### Records for this task
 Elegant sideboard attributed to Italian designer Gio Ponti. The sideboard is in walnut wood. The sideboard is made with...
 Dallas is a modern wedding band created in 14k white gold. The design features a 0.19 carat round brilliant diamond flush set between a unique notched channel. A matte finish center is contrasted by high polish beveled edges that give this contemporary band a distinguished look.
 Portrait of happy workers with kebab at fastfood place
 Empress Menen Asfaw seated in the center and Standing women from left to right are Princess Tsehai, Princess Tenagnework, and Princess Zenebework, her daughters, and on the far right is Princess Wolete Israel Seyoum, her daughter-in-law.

* * *

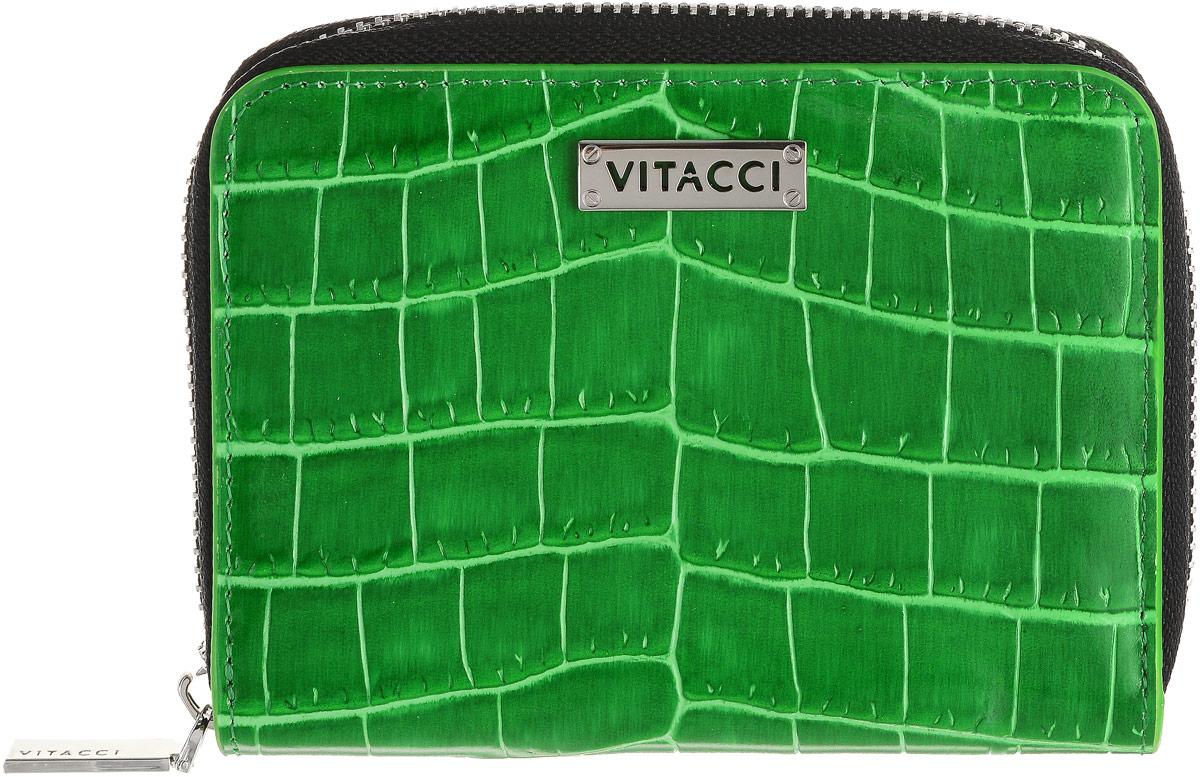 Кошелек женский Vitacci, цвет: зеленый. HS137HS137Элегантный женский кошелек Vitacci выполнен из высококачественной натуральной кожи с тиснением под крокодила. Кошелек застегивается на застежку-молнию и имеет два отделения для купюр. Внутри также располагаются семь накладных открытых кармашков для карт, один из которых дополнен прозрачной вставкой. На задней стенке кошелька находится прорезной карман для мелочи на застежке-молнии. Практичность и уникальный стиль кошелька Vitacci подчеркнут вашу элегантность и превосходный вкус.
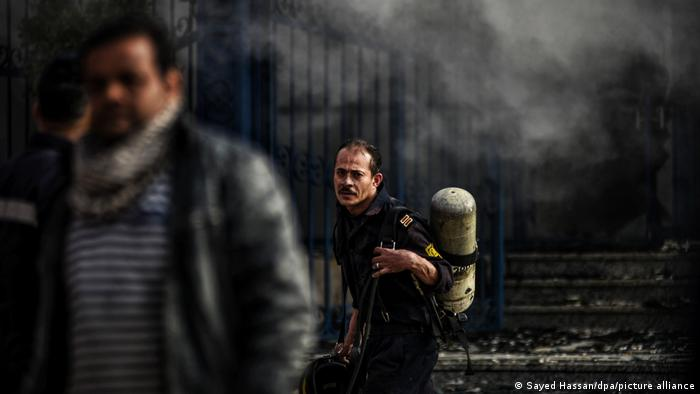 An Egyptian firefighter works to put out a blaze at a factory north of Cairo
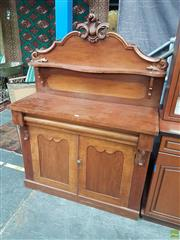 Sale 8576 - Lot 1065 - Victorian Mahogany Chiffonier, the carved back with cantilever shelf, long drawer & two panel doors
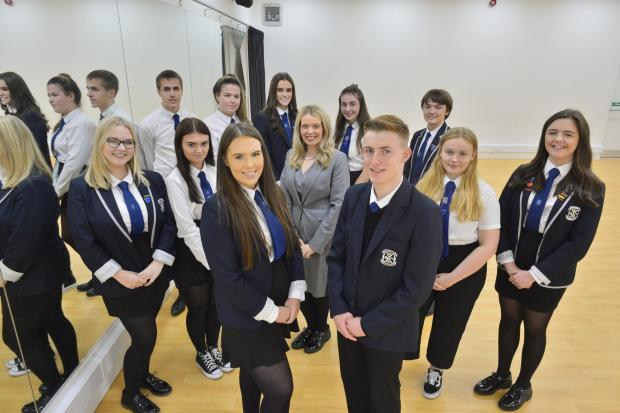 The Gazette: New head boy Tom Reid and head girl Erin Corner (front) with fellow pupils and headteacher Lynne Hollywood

### Your objective
When you reach the line containing "Dallas is a" in the data above, start copying exactly, and stop after the line containing "Portrait of happy".

### Task result
 Dallas is a modern wedding band created in 14k white gold. The design features a 0.19 carat round brilliant diamond flush set between a unique notched channel. A matte finish center is contrasted by high polish beveled edges that give this contemporary band a distinguished look.
 Portrait of happy workers with kebab at fastfood place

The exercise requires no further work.